After a time the two of you are sitting silent, and the light seems to be dimmer, though you know it hasn’t changed.

The voice of your host buzzes in the speaking tube, not loud, but harshly piercing in the stillness.

“Come down now. We are ready to bring you to the Anvil Memorial.”

A glimpse of your helpers as you open the door makes you wonder if the imp was right. Once on the ground you take stock of the six or seven members of the “force”. First of all you notice that the bluish cannon-creature, the same that shot your mount from under you, is one of them. But the most imposing of them is a machine that was apparently designed to extract cars from train wrecks; it could only move on the woodchips because of the great wideness of its multiple feet. There were also three men, dressed in ordinary clothes, having no gear between them other than a battered duffel bag and a small, yellow tool chest.

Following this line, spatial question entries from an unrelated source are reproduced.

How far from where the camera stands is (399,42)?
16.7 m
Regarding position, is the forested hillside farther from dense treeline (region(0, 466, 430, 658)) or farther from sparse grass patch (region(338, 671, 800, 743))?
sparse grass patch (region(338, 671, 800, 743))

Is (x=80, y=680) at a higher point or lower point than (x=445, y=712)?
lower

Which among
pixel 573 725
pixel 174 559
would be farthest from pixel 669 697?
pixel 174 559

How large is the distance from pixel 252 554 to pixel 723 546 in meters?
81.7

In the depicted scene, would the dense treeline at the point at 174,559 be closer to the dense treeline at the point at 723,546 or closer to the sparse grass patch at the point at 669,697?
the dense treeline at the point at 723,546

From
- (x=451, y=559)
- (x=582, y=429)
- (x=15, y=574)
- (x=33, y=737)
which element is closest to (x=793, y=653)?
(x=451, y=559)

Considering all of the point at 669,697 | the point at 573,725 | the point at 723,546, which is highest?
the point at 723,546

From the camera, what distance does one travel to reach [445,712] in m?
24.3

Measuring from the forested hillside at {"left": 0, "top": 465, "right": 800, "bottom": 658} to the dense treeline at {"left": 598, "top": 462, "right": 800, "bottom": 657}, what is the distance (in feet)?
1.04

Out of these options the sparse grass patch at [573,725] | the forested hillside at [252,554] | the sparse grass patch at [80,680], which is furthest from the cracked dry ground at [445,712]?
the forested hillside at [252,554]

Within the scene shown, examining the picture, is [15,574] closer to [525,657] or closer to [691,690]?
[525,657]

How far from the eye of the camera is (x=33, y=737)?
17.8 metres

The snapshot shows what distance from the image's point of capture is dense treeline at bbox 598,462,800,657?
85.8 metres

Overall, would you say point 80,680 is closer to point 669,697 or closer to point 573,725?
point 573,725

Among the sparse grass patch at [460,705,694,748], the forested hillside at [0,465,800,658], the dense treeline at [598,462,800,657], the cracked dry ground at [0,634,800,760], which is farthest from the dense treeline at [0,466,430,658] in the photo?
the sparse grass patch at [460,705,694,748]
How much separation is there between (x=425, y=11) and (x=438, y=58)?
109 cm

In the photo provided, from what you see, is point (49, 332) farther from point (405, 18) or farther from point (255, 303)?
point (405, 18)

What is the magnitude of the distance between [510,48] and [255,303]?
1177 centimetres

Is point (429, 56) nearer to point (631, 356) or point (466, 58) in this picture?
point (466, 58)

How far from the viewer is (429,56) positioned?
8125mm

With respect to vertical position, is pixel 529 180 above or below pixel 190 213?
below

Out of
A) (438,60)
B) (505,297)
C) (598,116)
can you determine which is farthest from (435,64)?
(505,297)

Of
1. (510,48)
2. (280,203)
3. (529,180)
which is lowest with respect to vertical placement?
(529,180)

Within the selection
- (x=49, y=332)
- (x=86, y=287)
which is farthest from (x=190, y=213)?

The waxy object is inspecting the cannon-creature’s muzzle, and chiding another creature on the subject.

“This one is useless, it has already fired today; why did you bring it? It can only be used to intimidate the more timid of the PIDSes.”

The creature he speaks to thus is a machine after a more computerish theme. A late-comer arrives – a rabbit more than half consisting of rough prosthetics and carrying a heavy grocery sack – and your host immediately gives the command to start.

The group moves with great slowness, and no stealth at all. There is apparently only danger for the two of you, having been “tagged” by the data-killers. It is more like waiting in line than walking. The other humans in the group chat and laugh. The random structures and discarded objects of that place grow fewer. The trees and woodchips do not change.

Finally the PIDSes attack. But these tower taller than the largest of your group, shaped like dark tripods with strange, whipping feet, and robotic spider faces. They pipe and whistle with a haunting vibrance, and you feel very much that everything has been useless.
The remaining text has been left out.